* To do *
Identify, in the records below, every line where the string "name" appears, and copy each such line.

* Record set *
---------------
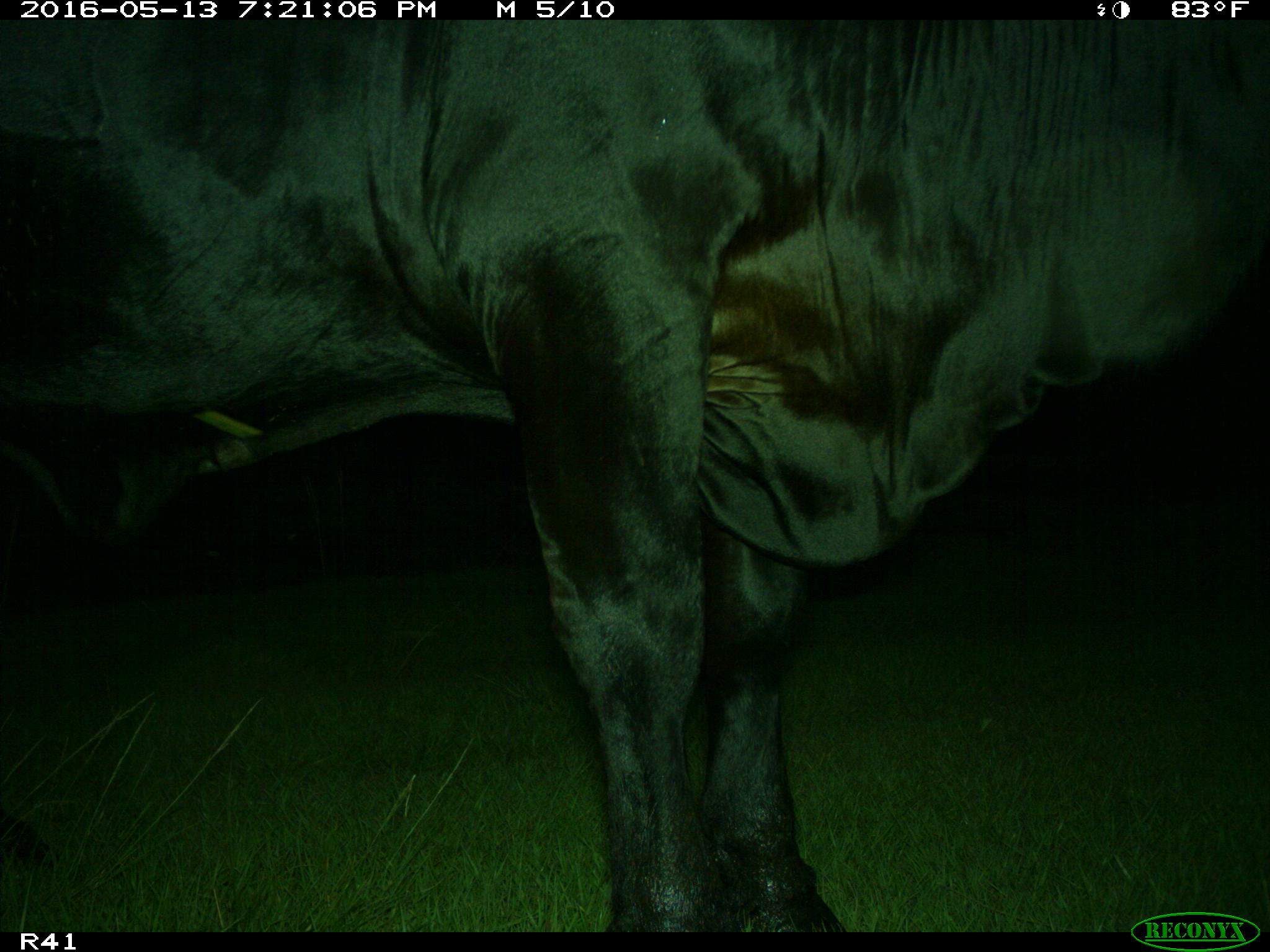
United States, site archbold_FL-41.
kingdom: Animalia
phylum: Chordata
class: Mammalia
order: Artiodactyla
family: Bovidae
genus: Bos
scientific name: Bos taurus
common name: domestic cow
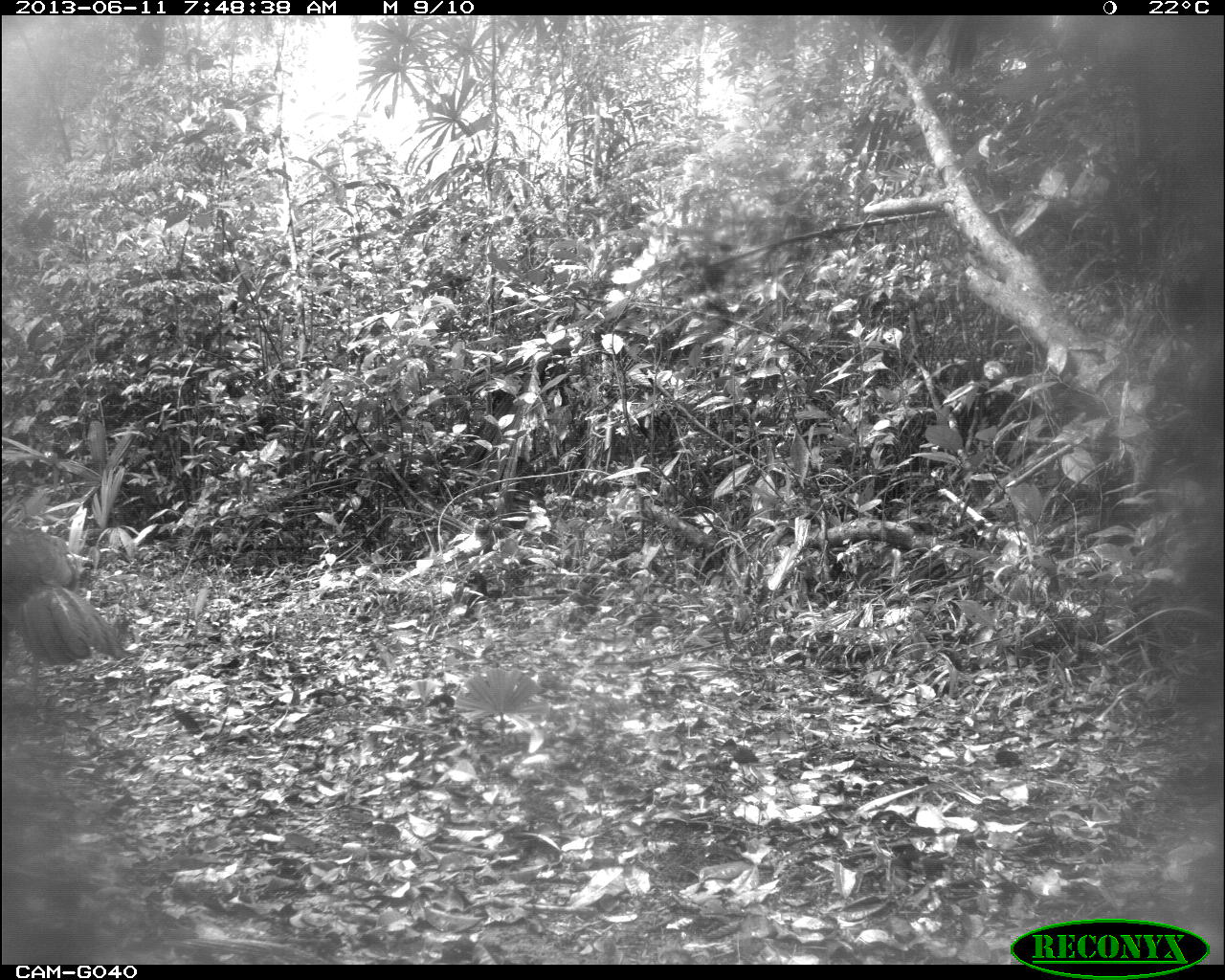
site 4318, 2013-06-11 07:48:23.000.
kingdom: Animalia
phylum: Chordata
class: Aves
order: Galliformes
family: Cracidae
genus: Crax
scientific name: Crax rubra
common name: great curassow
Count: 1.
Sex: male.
---------------
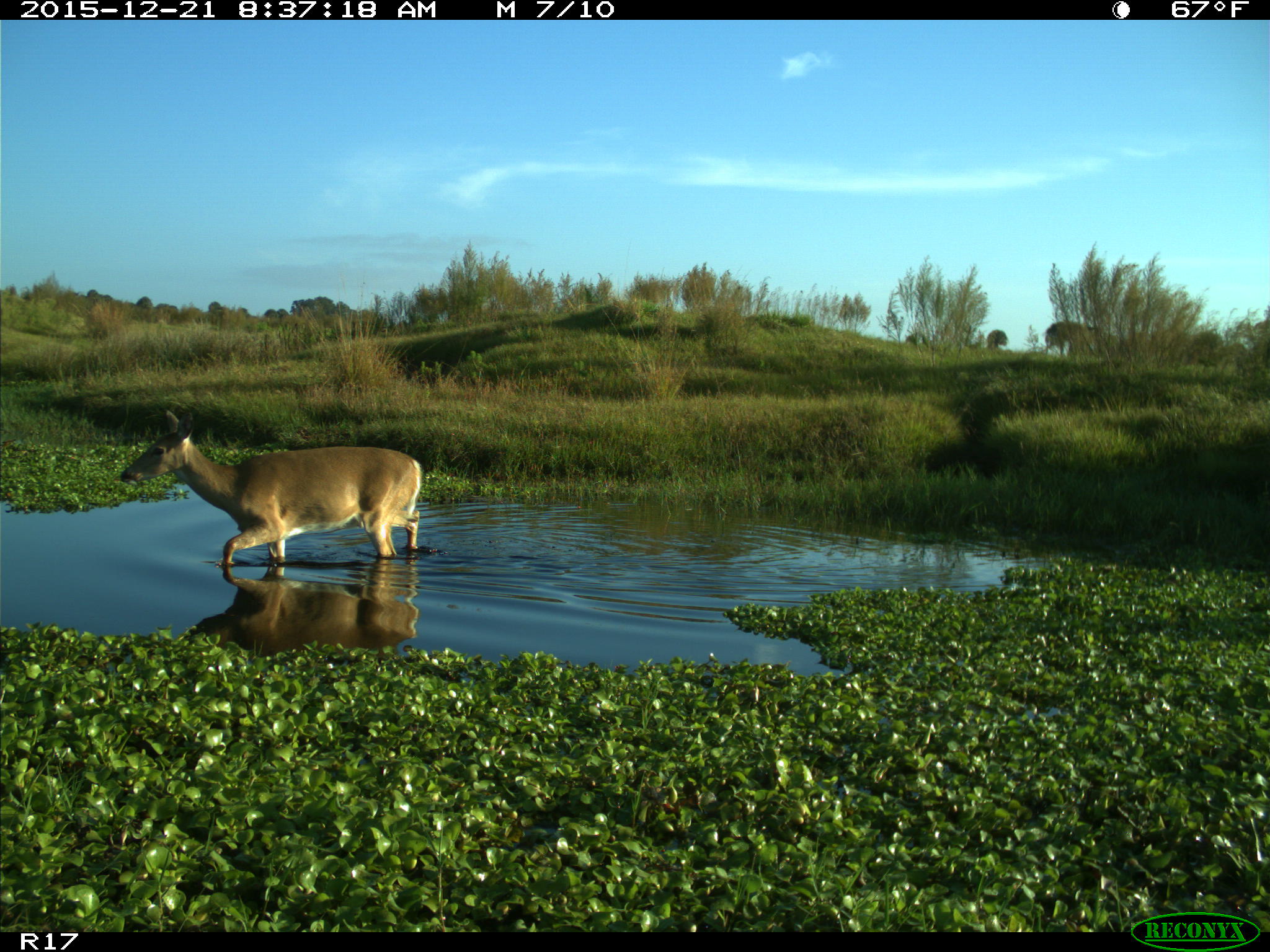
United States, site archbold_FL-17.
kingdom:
---------------
* Response *
scientific name: Bos taurus
common name: domestic cow
scientific name: Crax rubra
common name: great curassow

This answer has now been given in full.